(Picture-based spatial questions)
⁂

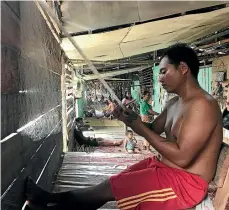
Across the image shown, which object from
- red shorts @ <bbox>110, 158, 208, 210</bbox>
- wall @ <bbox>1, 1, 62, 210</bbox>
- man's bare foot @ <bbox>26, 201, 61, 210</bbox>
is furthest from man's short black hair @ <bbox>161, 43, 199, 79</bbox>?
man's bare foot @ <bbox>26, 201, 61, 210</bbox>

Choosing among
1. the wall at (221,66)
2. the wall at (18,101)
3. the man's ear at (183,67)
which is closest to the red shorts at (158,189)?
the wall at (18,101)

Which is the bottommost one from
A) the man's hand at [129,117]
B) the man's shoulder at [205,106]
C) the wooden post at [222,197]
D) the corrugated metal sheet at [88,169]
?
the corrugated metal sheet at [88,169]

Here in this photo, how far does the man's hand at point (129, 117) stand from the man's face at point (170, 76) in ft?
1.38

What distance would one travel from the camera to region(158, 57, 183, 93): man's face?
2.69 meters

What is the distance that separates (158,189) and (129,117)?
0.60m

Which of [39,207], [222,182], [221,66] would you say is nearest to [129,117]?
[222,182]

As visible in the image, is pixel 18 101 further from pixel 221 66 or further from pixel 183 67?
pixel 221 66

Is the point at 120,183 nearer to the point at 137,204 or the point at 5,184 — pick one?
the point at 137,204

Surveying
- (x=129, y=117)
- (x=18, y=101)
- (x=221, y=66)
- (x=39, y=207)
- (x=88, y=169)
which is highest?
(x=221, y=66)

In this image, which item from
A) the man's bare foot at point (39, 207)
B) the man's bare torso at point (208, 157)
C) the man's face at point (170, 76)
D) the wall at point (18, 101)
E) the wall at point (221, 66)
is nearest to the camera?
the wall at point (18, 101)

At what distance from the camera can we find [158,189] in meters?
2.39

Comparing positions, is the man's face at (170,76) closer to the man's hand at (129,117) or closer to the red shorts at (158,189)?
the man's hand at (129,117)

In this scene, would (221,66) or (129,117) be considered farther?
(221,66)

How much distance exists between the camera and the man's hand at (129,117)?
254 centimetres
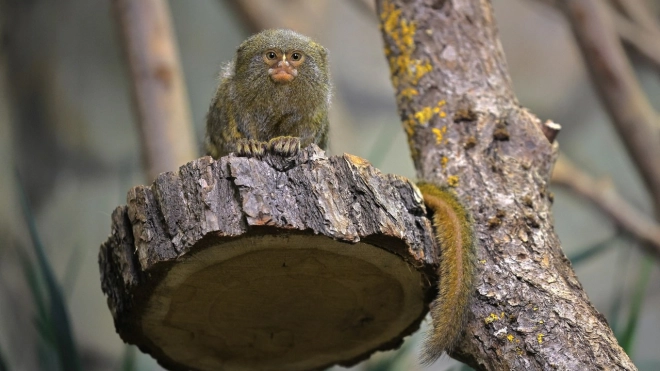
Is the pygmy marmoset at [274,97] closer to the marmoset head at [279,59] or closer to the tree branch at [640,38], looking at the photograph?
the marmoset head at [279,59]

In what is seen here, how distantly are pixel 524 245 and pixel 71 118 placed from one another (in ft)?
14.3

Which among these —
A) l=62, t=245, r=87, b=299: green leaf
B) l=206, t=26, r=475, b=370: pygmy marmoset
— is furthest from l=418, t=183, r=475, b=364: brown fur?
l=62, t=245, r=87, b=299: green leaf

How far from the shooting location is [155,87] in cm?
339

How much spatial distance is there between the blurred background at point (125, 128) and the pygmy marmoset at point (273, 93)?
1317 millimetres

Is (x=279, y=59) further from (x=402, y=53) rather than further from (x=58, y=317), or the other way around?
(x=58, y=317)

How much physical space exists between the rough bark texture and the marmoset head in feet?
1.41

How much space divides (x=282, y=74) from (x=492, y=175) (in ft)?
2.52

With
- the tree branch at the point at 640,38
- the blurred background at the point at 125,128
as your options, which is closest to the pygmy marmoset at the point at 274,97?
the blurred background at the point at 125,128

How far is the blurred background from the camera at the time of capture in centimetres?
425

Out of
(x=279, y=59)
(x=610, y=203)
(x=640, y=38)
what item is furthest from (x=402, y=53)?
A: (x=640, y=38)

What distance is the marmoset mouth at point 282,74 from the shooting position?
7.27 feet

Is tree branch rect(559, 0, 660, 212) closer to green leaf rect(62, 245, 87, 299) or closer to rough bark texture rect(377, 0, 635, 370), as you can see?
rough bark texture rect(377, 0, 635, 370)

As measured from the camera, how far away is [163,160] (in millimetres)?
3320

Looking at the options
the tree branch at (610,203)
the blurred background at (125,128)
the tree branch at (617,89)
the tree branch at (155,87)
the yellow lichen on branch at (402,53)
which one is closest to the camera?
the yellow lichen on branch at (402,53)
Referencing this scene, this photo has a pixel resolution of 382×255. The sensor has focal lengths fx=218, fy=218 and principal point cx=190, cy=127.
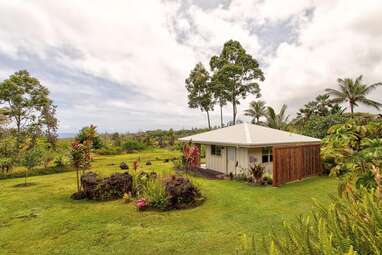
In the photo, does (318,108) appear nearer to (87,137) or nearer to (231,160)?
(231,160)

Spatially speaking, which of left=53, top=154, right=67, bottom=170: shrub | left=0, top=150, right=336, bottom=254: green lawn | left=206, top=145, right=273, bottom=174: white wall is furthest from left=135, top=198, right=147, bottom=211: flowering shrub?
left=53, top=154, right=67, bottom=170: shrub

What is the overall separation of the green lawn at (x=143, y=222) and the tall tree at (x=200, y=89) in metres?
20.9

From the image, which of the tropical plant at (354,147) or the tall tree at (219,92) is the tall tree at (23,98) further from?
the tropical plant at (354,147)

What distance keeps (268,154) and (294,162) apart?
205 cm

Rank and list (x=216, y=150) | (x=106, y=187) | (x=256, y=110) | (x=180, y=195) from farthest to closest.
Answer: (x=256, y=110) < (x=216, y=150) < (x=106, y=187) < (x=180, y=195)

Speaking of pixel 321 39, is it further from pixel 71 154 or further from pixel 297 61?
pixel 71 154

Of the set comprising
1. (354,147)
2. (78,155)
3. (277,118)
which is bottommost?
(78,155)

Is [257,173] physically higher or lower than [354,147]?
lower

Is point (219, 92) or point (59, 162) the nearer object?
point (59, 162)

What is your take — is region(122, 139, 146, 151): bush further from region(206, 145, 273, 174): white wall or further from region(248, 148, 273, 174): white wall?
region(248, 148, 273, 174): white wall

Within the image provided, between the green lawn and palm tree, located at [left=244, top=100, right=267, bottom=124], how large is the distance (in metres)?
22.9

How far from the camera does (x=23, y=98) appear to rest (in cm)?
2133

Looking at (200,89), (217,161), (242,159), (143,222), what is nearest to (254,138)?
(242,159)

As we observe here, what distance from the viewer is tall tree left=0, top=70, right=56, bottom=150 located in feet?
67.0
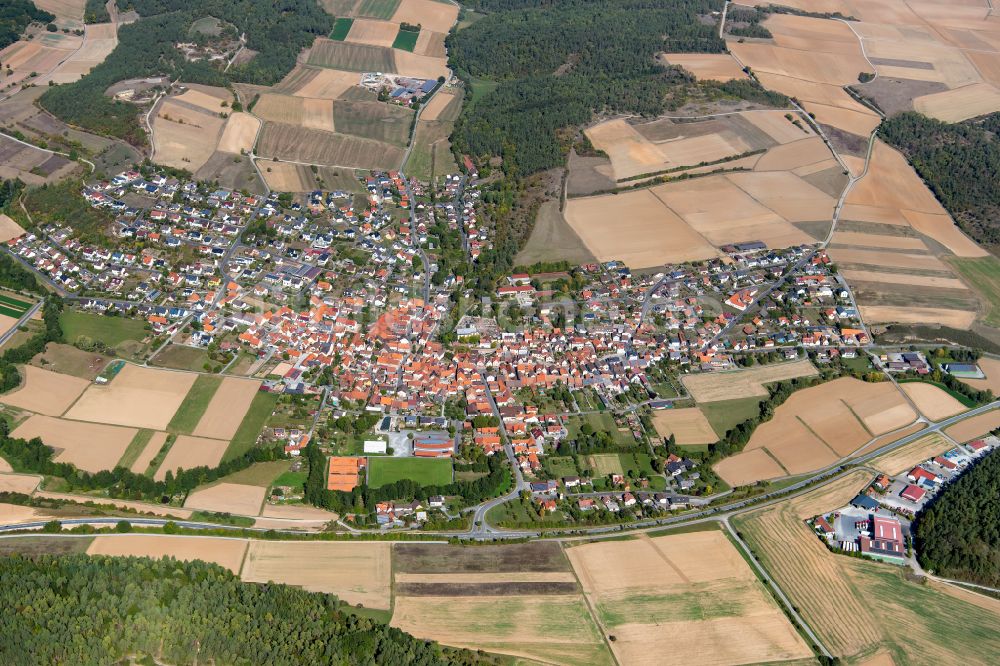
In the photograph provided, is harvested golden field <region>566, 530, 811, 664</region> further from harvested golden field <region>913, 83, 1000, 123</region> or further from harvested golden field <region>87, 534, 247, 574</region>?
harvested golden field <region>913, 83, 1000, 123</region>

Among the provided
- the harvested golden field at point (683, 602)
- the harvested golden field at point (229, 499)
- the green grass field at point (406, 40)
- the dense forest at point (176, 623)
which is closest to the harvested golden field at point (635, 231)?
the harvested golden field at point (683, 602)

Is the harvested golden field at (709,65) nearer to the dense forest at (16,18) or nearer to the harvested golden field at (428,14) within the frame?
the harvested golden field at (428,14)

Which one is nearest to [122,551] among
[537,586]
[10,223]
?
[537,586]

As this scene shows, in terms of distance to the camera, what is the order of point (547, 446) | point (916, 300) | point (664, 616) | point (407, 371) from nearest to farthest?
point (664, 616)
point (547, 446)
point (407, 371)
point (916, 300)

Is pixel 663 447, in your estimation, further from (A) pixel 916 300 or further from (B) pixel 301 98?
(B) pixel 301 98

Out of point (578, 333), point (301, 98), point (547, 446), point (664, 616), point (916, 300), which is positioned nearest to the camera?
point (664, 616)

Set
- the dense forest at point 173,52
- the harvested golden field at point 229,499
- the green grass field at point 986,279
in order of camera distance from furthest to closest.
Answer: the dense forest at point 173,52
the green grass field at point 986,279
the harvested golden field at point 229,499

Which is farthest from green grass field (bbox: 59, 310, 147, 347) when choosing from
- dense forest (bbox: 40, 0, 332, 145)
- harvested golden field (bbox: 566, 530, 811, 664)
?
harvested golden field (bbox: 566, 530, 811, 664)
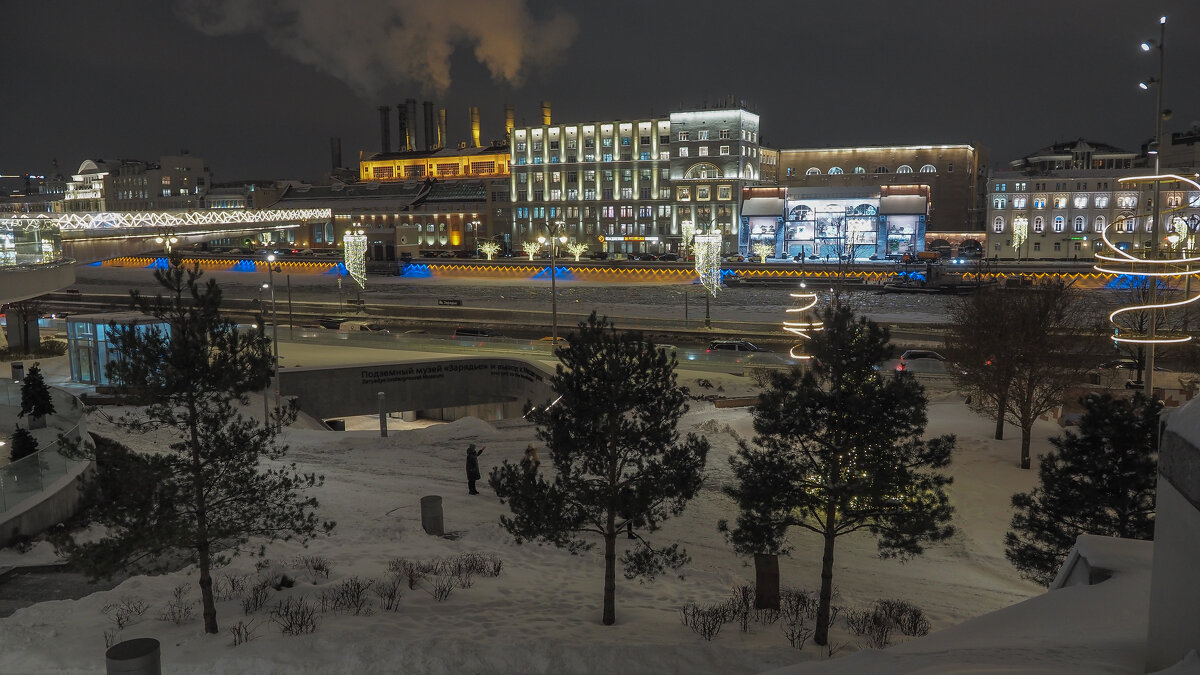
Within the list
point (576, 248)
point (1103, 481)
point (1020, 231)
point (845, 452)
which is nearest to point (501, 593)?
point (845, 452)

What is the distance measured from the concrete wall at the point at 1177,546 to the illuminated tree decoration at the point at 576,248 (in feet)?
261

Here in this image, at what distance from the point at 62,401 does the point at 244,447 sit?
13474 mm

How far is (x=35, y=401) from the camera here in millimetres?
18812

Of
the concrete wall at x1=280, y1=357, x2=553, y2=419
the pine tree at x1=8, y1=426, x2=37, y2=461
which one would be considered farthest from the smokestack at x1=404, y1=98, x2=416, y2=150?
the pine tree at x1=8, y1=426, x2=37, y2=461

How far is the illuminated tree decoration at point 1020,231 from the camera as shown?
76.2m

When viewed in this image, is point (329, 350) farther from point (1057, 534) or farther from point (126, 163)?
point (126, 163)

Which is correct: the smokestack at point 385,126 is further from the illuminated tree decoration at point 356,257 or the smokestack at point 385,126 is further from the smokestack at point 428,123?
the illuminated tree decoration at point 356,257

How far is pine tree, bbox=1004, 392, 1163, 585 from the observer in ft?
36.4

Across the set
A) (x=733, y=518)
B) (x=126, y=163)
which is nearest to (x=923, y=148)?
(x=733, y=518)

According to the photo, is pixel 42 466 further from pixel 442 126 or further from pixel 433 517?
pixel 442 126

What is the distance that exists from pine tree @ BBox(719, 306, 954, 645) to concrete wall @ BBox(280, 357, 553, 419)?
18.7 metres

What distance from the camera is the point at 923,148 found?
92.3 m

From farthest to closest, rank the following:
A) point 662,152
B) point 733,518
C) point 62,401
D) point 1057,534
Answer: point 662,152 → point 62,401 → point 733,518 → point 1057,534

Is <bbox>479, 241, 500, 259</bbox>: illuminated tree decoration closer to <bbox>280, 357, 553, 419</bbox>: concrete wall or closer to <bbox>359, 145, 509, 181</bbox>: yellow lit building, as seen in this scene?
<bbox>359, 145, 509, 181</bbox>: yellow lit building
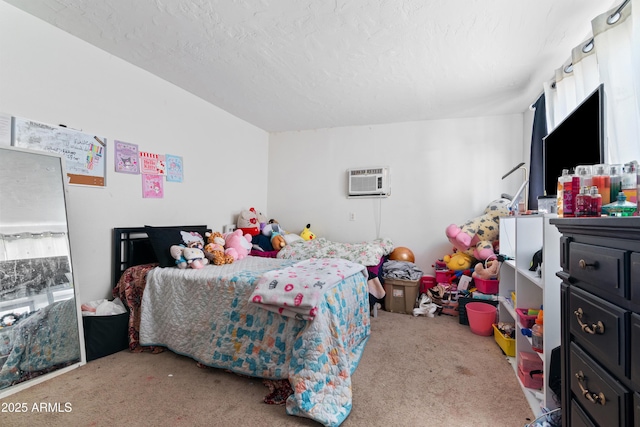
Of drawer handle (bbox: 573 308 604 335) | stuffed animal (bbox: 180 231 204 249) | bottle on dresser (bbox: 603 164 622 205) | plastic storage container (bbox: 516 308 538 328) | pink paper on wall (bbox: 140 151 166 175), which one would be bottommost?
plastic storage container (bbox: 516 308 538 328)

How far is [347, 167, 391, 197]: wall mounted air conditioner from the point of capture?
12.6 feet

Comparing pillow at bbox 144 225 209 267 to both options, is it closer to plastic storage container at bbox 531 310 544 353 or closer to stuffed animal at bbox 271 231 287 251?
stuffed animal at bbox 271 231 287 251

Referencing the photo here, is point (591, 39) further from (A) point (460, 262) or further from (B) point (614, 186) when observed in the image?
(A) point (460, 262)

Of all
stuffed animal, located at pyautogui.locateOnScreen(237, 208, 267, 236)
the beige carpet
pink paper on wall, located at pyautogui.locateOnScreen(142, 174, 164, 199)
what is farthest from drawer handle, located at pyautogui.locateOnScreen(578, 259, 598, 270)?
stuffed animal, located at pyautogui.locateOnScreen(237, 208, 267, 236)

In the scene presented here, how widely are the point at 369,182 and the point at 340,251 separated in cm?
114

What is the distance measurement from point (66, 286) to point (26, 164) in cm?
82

⁂

Beginning at the line where "Referencing the photo" appears, extract each line through the end of the data above; keep them exact and include nothing else.

Referencing the photo here, is point (591, 39) further from (A) point (460, 262) or further from (B) point (614, 186) when observed in the image?
(A) point (460, 262)

Of all
stuffed animal, located at pyautogui.locateOnScreen(237, 208, 267, 236)
the beige carpet
pink paper on wall, located at pyautogui.locateOnScreen(142, 174, 164, 199)
what is farthest from drawer handle, located at pyautogui.locateOnScreen(578, 259, 598, 270)?
stuffed animal, located at pyautogui.locateOnScreen(237, 208, 267, 236)

In the scene presented here, how widely are the point at 369,182 and the point at 340,251 separated in cm?
114

What is the distance measurement from point (66, 286) to point (26, 164) in cm?
82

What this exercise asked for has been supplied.